### [Texto da página]
____________________

O caminho de volta
Ninguém mais se arrepende. Os divãs dos psiquiatras, as revistas de comportamento, os livros de auto-ajuda. Gritam todos em uníssono: não me arrependo de nada, só do que deixei de fazer. Ah, bem vejo. Teu semblante de vitória – agora, olhe o espelho! – não deixa dúvida.
Depois que o sofrimento pelas más escolhas torna-se um fardo, finges que a dor é penitência voluntária. E nas costa as leva. Com um orgulho de fazer corar.
Lá está o arrependimento. Nem adianta desdizer. Ele fala por ti. No rancor, na inveja, no ranço, grita o arrependimento. Neste fio de ruga que nasce em tua testa. Neste lodo fluido que corre em teus olhos. Nesta ladainha de língua cansada sobre o tempo, a vizinha, a sorte e o acaso. Eis o arrependimento.
A sabedoria popular – ou ignorância coletiva, ao teu gosto – nos doutrina: errar é humano; só não erra quem não tenta; é errando que se aprende a acertar. Tenho minhas dúvidas e, verdade seja dita, não recomendo. Reparar o erro, quando não impossível, pode se tornar tarefa de uma vida inteira.

____________________

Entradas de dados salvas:
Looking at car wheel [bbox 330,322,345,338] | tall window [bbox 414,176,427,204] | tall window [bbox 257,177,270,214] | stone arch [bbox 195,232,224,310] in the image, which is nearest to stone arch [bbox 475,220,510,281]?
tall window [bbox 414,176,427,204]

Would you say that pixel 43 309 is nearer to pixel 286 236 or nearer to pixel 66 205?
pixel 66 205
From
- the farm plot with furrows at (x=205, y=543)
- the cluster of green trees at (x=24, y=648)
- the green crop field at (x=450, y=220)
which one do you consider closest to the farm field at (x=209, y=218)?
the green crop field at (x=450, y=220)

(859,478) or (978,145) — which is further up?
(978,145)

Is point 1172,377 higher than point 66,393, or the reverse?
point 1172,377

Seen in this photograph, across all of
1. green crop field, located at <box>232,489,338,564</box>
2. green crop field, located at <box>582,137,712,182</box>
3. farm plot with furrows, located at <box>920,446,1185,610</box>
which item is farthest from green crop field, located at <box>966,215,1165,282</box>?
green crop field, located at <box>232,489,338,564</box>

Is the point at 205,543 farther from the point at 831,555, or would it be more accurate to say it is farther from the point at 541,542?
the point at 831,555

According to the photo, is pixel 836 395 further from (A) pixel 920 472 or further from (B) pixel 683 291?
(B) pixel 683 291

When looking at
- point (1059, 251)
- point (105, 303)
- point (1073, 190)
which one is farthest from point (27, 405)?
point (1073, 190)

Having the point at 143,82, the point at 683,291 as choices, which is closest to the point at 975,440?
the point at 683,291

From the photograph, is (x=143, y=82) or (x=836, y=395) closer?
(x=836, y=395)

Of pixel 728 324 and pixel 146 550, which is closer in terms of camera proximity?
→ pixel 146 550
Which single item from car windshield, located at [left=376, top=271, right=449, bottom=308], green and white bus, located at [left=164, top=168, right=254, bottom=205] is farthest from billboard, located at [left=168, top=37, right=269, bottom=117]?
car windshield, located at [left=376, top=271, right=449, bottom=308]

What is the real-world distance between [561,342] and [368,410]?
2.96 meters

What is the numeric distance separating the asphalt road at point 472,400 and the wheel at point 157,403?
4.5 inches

____________________

Por favor, prossiga o texto sobre o arrependimento a partir da última frase apresentada.

### [Resultado do exercício]
Meu arrependimento: pesar demais. Não rumino nem alimento arrependimento. Mas não sou hipócrita. Admito senti-lo. Escolhas erradas levaram-me a pesar, agora, vinte quilos além do necessário para meu 1,54 metro.
Cinco deles se foram. Mas os ponteiros da balança são geniosos e lerdos – exatamente como eu fui nestes dez anos de distúrbios alimentares. Quem olha de longe pouco nota. Ora, continua gorda a Carolina. Só Carolina sabe a luta. Só Carolina sabe o arrependimento de não ter reconhecido a hora de parar. Só Carolina sabe como é difícil achar o caminho de volta.
Há dias de pouca fé e muito desespero. Ocupo estes com lágrimas e soluços. Fecho os olhos e tento lembrar em que dia tomei esse caminho. Que roupa eu usava? Que cor eram meus cabelos? Quanto eu pesava?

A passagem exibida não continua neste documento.